Straight to the point. Fair enough; he wouldn't expect any sort of apology to be accepted anyways. "Regardless. What we did was abhorrent. Guilt could never make up for it, of course, but then, regret has a nasty way of being felt whether it's useful or not." He thinks of Grant, and his chest aches. The strongest man he knows, and yet when faced with the realization of their failure--- he rushes to think of something else. Sybil, who hasn't told him much, but he catches the way she glances at Red sometimes, and there's remorse as much as there is longing in her gaze. Thinks of himself; doubts he'll ever be at peace again.

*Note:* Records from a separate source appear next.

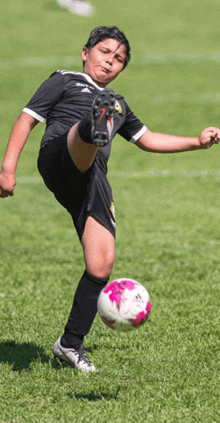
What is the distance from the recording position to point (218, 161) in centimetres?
1600

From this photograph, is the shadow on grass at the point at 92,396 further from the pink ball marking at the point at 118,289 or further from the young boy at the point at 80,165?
the pink ball marking at the point at 118,289

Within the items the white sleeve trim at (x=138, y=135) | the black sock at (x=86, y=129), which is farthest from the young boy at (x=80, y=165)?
the white sleeve trim at (x=138, y=135)

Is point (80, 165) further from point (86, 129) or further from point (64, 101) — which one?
point (64, 101)

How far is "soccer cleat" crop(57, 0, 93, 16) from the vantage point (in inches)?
1307

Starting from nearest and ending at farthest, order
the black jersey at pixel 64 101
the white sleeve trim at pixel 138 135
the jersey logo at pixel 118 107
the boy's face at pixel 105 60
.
A: the black jersey at pixel 64 101 → the jersey logo at pixel 118 107 → the boy's face at pixel 105 60 → the white sleeve trim at pixel 138 135

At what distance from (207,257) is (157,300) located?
78.8 inches

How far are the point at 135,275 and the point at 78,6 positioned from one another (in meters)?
27.7

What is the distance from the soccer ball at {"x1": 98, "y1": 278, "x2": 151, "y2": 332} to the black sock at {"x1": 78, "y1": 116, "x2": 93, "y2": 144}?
88 cm

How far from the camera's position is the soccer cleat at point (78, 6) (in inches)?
1307

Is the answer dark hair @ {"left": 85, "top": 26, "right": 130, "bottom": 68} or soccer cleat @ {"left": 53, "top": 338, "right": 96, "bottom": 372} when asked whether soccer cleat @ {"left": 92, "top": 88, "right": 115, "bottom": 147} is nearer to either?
dark hair @ {"left": 85, "top": 26, "right": 130, "bottom": 68}

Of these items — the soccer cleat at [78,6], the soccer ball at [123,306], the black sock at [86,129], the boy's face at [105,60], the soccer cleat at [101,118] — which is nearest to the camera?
the soccer cleat at [101,118]

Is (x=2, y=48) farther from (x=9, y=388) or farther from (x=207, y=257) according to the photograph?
(x=9, y=388)

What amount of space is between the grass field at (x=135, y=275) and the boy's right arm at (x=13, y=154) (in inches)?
49.8

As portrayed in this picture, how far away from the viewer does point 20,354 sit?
16.9 ft
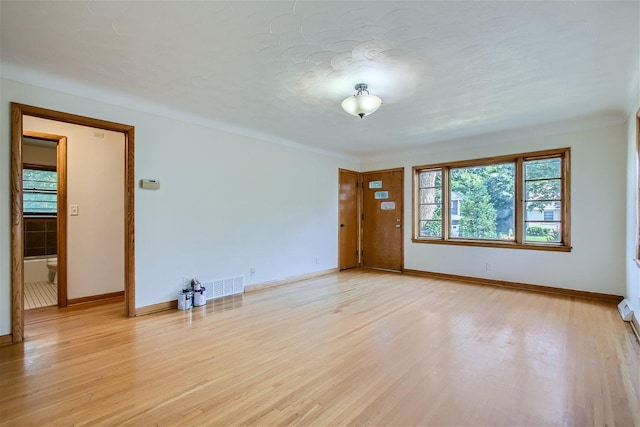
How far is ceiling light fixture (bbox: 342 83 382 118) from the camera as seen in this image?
303 centimetres

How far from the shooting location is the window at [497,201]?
4.54 meters

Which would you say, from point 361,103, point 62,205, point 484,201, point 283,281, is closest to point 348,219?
point 283,281

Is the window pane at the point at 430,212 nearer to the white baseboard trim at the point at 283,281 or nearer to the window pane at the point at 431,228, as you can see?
the window pane at the point at 431,228

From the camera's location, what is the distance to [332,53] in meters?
2.43

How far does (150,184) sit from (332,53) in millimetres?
2579

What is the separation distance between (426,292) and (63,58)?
4.89 m

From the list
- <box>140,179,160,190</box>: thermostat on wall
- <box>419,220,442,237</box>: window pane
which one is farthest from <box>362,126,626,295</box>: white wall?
<box>140,179,160,190</box>: thermostat on wall

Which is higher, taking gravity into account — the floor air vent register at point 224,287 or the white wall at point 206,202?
the white wall at point 206,202

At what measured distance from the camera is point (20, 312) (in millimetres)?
2783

Silence passes between them, far from amiable but not entirely malevolent, either. Red looks upward as she walks, watching the slow drift of the clouds. Brushes her fingers idly through the wheat. "It's strange. I still wake up sometimes and expect everything to have changed. And then I see the sky. I know it's not the only thing that's different from before, but---" She trails off, seemingly unsure of what to say. He finishes it for her. "---the most obvious?" Asher thinks he gets what she means. The sky serves as a constant reminder of the difference between Cloudbank and the Country, unchanging as it is. As much as the Camerata had fought for a less incessantly dynamic city, waking up day after day to plain blue skies is disorienting relative to Cloudbank's fluid, designed skyline. No city noise, hardly any noise at all; he never thought he'd miss the ever-present cacophony of background sounds that had been so pervasive in Cloudbank.

Red stops walking. "Yeah. That's what I meant." A pause as she considers her next words, and a wry smile creeps onto her lips. "Like I said. We don't need your guilt. But it's a whole lot easier to be satisfied knowing the four of you are going to have to live with it." She turns around and walks off, leaving him in silence.